TLDR glibc’s malloc doesn’t work well for server workloads. Nice deep dive into the available options to trim it, but the FUD around switching to something like mimalloc or the most recent tcmalloc is unwarranted considering both have seen large scale deployments and have same defaults out of the gate that don’t need tuning (and any tuning you do for glibc would need similar validation requirements).
I assume what the GP actually meant was that glibc's allocator isn't tuned for any specific workloads. It tries to be a jack-of-all-trades, and in doing so, just ends up being okay-ish.
As for what allocator you should be using, it depends on your workload. You'd need to test out some different options to see what works best. And "best" might also be something you have to define. Maybe you're ok with higher baseline memory usage if allocations are faster. Or maybe you want the lower memory usage.
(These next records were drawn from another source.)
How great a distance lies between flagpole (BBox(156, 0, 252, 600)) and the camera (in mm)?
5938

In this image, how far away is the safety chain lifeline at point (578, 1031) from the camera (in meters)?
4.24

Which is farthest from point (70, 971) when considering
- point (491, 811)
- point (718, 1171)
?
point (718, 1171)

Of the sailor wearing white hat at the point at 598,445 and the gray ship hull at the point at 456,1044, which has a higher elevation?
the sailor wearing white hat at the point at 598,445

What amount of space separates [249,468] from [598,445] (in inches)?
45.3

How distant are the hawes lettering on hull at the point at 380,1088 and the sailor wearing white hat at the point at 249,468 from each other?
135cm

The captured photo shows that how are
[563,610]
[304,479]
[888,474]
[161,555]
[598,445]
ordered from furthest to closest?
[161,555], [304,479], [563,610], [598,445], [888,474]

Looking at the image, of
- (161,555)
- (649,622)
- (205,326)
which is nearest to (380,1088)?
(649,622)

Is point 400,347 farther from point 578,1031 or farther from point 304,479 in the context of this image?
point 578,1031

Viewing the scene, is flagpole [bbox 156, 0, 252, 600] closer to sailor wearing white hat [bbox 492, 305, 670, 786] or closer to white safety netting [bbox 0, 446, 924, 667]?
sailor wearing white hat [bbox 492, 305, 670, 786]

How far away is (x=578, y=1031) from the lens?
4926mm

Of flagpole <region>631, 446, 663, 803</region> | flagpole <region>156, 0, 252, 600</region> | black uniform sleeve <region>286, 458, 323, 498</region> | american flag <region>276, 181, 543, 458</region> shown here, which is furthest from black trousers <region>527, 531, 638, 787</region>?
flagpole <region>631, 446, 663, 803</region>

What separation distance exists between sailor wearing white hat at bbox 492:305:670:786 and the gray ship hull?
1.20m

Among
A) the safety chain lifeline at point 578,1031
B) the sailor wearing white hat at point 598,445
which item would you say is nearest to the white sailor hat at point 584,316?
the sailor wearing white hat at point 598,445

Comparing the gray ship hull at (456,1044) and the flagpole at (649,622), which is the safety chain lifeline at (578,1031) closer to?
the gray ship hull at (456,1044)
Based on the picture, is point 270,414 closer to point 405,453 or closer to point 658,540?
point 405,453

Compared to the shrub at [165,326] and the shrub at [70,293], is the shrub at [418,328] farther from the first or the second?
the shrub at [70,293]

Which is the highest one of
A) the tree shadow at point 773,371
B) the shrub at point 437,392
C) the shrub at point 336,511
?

Actually, mimalloc and tcmalloc both show that across almost any workload they outperform glibc. It’s difficult to outperform everywhere of course, but in terms of “works best without knowing the workload a priori”, tcmalloc and mimalloc should handily trounce glibc. Know if you know your workload and start tuning glibc, maybe it can outperform? Not sure but I’d also be skeptical. Tcmalloc and mimalloc both apply really advanced techniques that also require newer kernel support to implement user side RCU iirc. Glibc’s allocator by comparison is much longer in the tooth and just can’t compete on that.
Most workloads don’t care of course, but glibc’s penchant for hanging onto RAM when not needed is one very user visible consequence of this.
Tcmalloc (not the gperftools variant but the new one) and mimalloc would be the 2 I would try first.
I am honestly surprised no one has bothered replacing the system default for distros as a better default allocator would free up RAM since both tcmalloc and mimalloc do a good job of knowing when to release memory back to the OS (not to mention that they’re generally faster allocators anyway).
In early days Java’s allocator was quite a bit faster than C++ in part because memory allocation was not fully concurrent, making allocation part of the sequential element of Amdahl’s law.
Where we are now is better, but has its own problems.
Not really. Lots of rust users come from high level languages so when people come in and complain about rust being unexpectedly slow allocation issues are in the top 5 at least. It’s incredible how shit the standard allocators are in almost all systems.
Meh. Users not used to tracking allocations keep to the same regime (lots of allocations), but because the platform allocators are utterly terrible the allocation overhead is orders of magnitude higher than in even a relatively basic runtime, thus the program is dog slow.
This is not inevitable, platforms could provide allocators which are less awful. Obviously they can’t be as fast as specialised runtime facilities but when you see the gains many applications get by just swapping in jemalloc or some such…
> the platform allocators are utterly terrible the allocation overhead is orders of magnitude higher than in even a relatively basic runtime, thus the program is dog slow
Huh. I’ve seen lots of people write slow Rust code because they didn’t realize there were allocations. But the complaint is usually “my rust program is only 5x faster than my equivalent python program instead of 100x how come”?
Can you point out some good blog posts about Rust or C++ being slower than a “basic runtime” due to inferior allocator?
I would simplify it and say it's an issue with developers who don't understand manual memory management (allocating memory pools up front is just 1 such strategy for manual memory management).
This is akin to the idea that a compiler will eventually solve performance problems.
We're still waiting on that to happen.
There's a difference between a developer who understands manual memory management choosing to use a tech that does it for you and a developer choosing to use a tech that does it for you so they don't have to learn manual memory management.
manual memory management is table stakes for any halfway competent developer.
Otherwise known as Victim Blaming. C developers are that old guy who white knuckles everything and calls people weak for wanting help.
Many of the features in modern programs didn’t exist in the 90’s not because they hadn’t been thought of but because people spent all their energy getting the first fifty features to work reliably. Every app had a couple cool features. Most of them are de rigeur now because we can.
If rust isn’t doing escape analysis for stack vs heap allocation then what is even the fucking point of this language? I would have thought that was the first thing implemented.
Rust doesn’t allocate anything on the heap unless you tell it to. When you tell it too, it puts it on the heap. The target use case is as a systems language.
Escape analysis as you’re alluding to isn’t needed in this model because the amount of times this helps you (ie you put it on the heap but the compiler can figure out it can live on the stack) is about 0. You need escape analysis in managed memory languages where everything is nominally a heap allocation and the compiler is responsible for clawing back performance through escape analysis.
Rust used to use jemalloc, which was arguably the better default. For some reason they switched it to the system allocator when they added support for specifying the global allocator
jemalloc was not the default on every platform, but was on some. It adds a non-trivial amount of binary size to every program, even ones that don't need the performance boost, and that is an area Rust is often criticized vs C.